I've got a 1993 F-150 with the 4.9L 300 cu. in. inline six cylinder engine. A year and a half ago the thermostat housing gasket started leaking. Not wanting to fiddle with it I removed it, cleaned both surfaces perfectly, and used good ol' RTV gasket maker to seal it up. I let it cure overnight, topped off the coolant and everything was wonderful. About a year later it started leaking again.

After the RTV failed to work a second time I went through about 4 gaskets and bought a new housing, as I cracked the old one, not sure if it was me or I just expanded a crack it had. Anyways, putting the gasket in dry leaked. Using Permatex gasket sealer on both sides of the gasket (sparingly) leaked. Using Permatex only on the housing side of the gasket worked. I also made my own gaskets out of heavy paper gasket material. The store-bought thin paper gaskets didn't do any good.

**Record list**
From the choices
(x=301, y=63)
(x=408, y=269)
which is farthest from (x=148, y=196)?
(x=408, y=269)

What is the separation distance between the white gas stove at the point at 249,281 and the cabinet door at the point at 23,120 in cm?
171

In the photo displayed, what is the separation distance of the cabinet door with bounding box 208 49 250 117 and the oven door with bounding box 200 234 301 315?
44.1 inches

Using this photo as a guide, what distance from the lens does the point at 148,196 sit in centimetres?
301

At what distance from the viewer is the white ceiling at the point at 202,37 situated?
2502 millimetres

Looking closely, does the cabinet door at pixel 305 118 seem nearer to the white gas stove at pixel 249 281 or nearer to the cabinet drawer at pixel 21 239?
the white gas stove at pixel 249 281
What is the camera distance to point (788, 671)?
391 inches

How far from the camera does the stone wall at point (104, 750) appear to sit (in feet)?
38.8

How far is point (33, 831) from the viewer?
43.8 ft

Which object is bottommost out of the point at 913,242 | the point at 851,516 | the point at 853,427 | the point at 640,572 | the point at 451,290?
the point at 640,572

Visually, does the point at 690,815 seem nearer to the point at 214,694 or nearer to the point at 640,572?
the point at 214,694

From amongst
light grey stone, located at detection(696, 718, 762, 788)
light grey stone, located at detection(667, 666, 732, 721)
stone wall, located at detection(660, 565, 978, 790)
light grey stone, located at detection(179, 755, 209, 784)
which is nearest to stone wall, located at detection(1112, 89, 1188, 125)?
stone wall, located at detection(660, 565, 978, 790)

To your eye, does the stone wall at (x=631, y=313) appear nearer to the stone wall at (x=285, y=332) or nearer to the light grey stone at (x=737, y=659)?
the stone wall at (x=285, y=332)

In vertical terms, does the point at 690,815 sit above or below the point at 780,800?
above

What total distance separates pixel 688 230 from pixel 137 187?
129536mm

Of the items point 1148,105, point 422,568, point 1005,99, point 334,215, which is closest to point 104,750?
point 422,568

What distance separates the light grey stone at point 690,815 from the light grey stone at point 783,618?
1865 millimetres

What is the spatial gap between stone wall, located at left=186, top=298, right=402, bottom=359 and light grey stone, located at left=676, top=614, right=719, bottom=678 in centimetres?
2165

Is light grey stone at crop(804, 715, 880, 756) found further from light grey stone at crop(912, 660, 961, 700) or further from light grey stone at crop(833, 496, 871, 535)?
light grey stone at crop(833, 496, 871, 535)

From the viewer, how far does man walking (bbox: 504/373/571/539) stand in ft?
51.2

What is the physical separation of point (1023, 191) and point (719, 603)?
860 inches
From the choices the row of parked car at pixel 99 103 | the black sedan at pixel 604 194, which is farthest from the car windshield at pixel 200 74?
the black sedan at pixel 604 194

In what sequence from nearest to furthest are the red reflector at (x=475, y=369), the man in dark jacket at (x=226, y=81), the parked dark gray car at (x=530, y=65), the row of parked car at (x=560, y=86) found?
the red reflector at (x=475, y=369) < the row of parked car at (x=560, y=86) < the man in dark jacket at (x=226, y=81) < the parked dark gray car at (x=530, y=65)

--

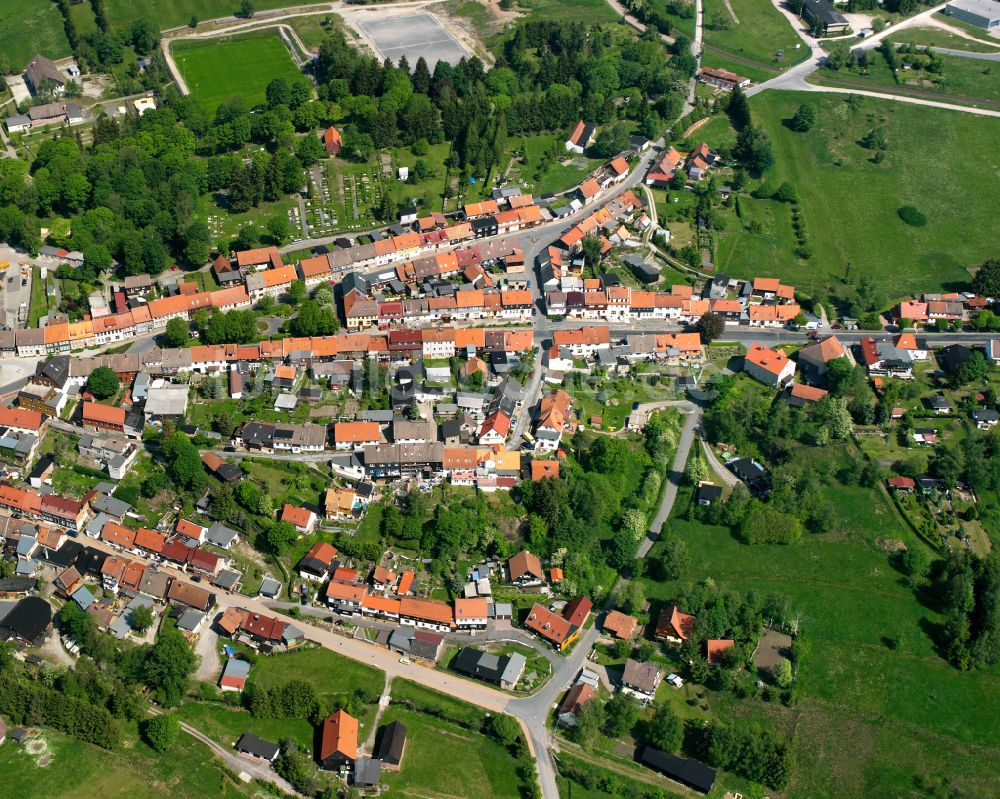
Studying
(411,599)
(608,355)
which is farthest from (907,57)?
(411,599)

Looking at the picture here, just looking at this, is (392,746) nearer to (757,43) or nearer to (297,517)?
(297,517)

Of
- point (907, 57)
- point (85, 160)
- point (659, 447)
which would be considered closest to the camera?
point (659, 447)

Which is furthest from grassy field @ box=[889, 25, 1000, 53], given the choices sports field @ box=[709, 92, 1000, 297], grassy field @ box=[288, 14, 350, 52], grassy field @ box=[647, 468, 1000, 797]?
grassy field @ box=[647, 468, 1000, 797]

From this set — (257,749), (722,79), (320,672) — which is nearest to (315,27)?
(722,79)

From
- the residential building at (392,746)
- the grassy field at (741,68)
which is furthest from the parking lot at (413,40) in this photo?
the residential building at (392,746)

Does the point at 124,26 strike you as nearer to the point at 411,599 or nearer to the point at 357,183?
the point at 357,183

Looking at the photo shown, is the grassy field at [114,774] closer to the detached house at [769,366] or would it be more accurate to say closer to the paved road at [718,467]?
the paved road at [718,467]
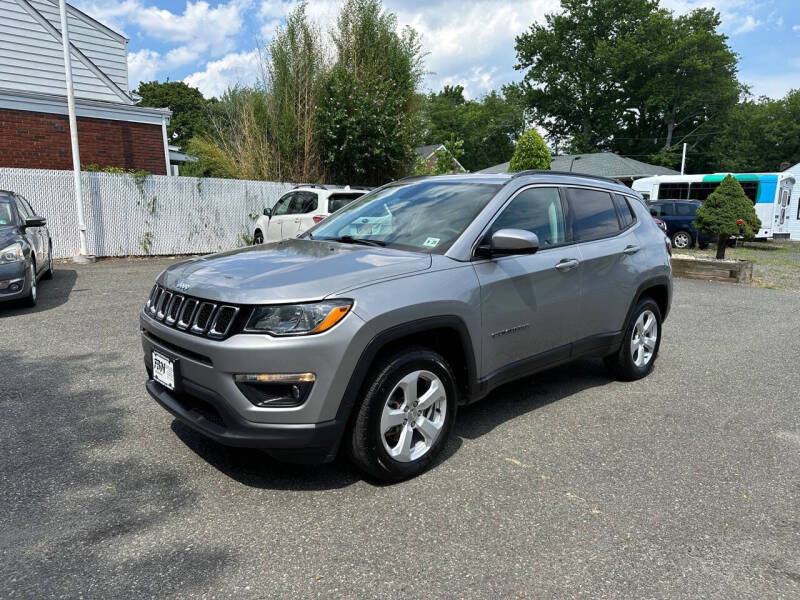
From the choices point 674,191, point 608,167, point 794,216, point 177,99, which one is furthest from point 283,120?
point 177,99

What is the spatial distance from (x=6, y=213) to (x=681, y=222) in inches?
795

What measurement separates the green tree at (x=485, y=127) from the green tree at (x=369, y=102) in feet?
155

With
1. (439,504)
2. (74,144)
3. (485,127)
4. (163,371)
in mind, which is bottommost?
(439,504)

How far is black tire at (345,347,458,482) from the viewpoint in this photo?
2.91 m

**Jobs**
#1 From the truck repair passage, list every sealing method that it says leaked or did no good.
#2 Gather every line of the records that contains the string "feet". Case counts.
The truck repair passage and the records have nothing to do with each other.

**Response list**
#1
- RTV gasket maker
- Putting the gasket in dry
- Permatex gasket sealer on both sides of the gasket
- Store-bought thin paper gaskets

#2
How far from the camera does the stone wall at point (104, 750) appear to sit (in feet)?
What measurement separates the green tree at (x=485, y=127) from the green tree at (x=369, y=102) in feet?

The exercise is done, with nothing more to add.